Mi permetto di aggiungere una mia riflessione. Mi pare certo è che l’orizzontalizzazione  non stia aprendo la strada di una nuova democrazia della cultura, ma che ci sia il rischio invece che apra due percorsi, uno politico e uno sociale, ambedue recessivi. Da un lato, con la morte delle ideologie e la crisi dei partiti tradizionali, sembra farsi avanti – non solo in Italia - una classe politica fatta di soggetti che non hanno un progetto proprio, ma elaborano opportunisticamente le proprie strategie elettorali sul modo in cui l’opinione pubblica si aggrega intorno a sensibilità occasionali, legate a campagne stampa spesso basate su notizie imprecise se non false. Dall’altro sembra delinearsi un nuovo tribalismo, costituito da circoli ristretti, concentrati su interessi particolari e su valori acquisiti acriticamente.
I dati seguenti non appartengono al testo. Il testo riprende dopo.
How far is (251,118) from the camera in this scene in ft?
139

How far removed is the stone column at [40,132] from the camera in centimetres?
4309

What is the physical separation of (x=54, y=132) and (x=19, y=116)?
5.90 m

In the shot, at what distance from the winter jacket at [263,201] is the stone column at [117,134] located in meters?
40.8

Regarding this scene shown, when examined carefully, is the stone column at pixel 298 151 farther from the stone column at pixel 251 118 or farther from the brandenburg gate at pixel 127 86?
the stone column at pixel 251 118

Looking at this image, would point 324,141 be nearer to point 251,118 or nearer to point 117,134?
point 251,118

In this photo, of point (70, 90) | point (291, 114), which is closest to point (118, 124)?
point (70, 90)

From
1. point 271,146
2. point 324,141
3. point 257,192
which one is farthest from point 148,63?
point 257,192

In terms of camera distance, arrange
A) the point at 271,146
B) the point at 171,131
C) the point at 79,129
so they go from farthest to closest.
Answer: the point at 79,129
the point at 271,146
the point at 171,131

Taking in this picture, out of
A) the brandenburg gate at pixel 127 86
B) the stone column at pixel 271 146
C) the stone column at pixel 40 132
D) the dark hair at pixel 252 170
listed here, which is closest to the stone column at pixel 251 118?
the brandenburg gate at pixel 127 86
Una frammentazione, un processo di parcellizzazione sociale che non va nella direzione della modernità, ma a spinte anarcoidi e a un ritorno a fenomeni di rifiuto del principio di responsabilità collettiva e di delega agli organismi costituzionali.
Nel momento in cui dobbiamo proporci di uscire dalla gravissima crisi prodotta dalla pandemia del coronavirus, abbiamo bisogno di ripensare in modo profondo i nostri rapporti con le istituzioni e di elaborare un progetto di società sul quale investire per il futuro. Per farlo, sarà necessario superare i tribalismi e gli opportunismi, perché l’idea che tutto possa tornare come prima è illusoria, ma soprattutto pericolosa.